____ Excerpt to read

Written by Sophie Eblett
Attention all cosy mystery and true crime enthusiasts: there’s a new group of amateur sleuths in town. Well, retirement village.
Richard Osman, whom you may know from televised competitions Pointless and Child Genius, released his debut novel The Thursday Murder Club last year to critical acclaim. The quaint murder tale was published 3 September 2020 courtesy of Viking Press and quickly garnered a reputation as a beacon of light in the darkness of the pandemic, delighting readers with eccentric characters and a reasonably intricate enigma. Owing to its popularity a sequel is already in the works, titled The Man Who Died Twice and due to be released 16 September this year.
The story takes place at Coopers Chase, an upmarket retirement village where unlikely friends Joyce, Elizabeth, Ron and Ibrahim convene weekly to pore over cold murder cases. When an acquaintance is killed on their doorstep, the four assemble to solve their first live case alongside allies in the local police force. An ex-nurse, intelligence agent, union leader and psychiatrist make an unsurprisingly good team, a fact that leads to the instant recruitment of quasi-protagonist Joyce.
I thoroughly enjoyed The Thursday Murder Club. It met my genre expectations capably, although the collaboration between the amateur investigators and the police extended further than I have previously seen. Multiple points of view strengthened the story, expanding interestingly upon characters whose perspectives sometimes reveal and sometimes obscure elements of the unravelling plot, allowing for good control of both pace and reader comprehension. Combined with the writing style – which I feel is best described as completely and charmingly English – the endearing attitudes and relationships within the book render it comparable to the pleasant experience of afternoon tea.

________
____ Information shown

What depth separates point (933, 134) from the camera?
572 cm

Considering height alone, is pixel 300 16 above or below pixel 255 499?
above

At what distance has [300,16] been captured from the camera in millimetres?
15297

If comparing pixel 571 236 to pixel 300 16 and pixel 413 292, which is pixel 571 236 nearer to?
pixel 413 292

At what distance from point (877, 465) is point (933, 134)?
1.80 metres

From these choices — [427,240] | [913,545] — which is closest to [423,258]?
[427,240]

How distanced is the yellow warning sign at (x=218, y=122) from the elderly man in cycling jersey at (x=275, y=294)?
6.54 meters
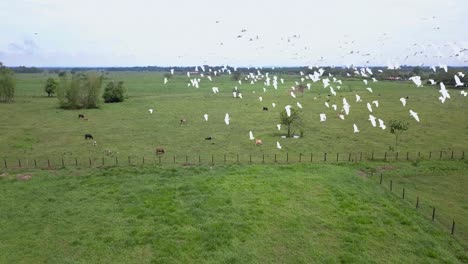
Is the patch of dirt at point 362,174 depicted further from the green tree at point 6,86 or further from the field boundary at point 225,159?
the green tree at point 6,86

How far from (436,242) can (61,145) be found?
42.6 meters

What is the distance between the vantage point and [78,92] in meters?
88.3

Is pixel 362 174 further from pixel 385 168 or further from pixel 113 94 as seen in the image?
pixel 113 94

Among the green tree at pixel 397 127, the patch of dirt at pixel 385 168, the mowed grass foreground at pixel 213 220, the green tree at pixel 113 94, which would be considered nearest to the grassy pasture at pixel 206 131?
the green tree at pixel 397 127

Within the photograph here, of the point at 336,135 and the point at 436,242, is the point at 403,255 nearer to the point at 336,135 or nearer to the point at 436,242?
the point at 436,242

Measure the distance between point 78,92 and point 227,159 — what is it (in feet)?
198

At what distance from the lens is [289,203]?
2775cm

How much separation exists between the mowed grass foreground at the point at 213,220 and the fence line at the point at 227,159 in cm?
391

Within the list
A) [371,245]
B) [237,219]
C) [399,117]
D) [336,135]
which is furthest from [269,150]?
[399,117]

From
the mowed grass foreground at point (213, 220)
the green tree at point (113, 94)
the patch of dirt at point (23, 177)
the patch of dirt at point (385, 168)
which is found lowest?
the mowed grass foreground at point (213, 220)

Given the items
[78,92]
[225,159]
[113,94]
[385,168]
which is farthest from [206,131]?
[113,94]

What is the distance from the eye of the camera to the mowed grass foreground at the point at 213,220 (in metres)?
21.1

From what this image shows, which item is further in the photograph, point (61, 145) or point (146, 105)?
point (146, 105)

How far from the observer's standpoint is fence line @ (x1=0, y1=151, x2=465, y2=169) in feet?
128
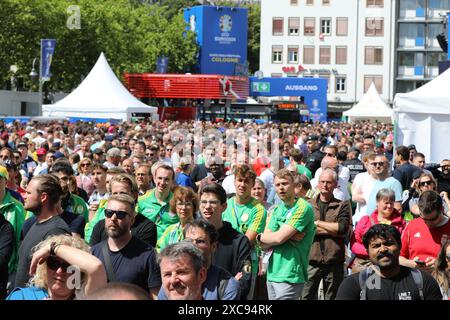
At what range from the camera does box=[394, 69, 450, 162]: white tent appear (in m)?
16.7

________

Using the information:
1. Using the book review, answer each question:
(a) On what date was the debut novel published, and by which press?
(b) What is the name of the retirement village where the story takes place?
(c) What is the sequel called, and on what date is it due to be released?
2. Copy the passage of the book review between "I thoroughly enjoyed" and "of afternoon tea.", inclusive.
3. According to the book review, why did multiple points of view strengthen the story?

Task-by-task results:
1.
(a) 3 September 2020, by Viking Press.
(b) Coopers Chase.
(c) The Man Who Died Twice, due 16 September.

2.
I thoroughly enjoyed The Thursday Murder Club. It met my genre expectations capably, although the collaboration between the amateur investigators and the police extended further than I have previously seen. Multiple points of view strengthened the story, expanding interestingly upon characters whose perspectives sometimes reveal and sometimes obscure elements of the unravelling plot, allowing for good control of both pace and reader comprehension. Combined with the writing style – which I feel is best described as completely and charmingly English – the endearing attitudes and relationships within the book render it comparable to the pleasant experience of afternoon tea.

3. They expanded on characters whose perspectives sometimes reveal and sometimes obscure parts of the unraveling plot. This allowed good control of both the pace and the reader's comprehension.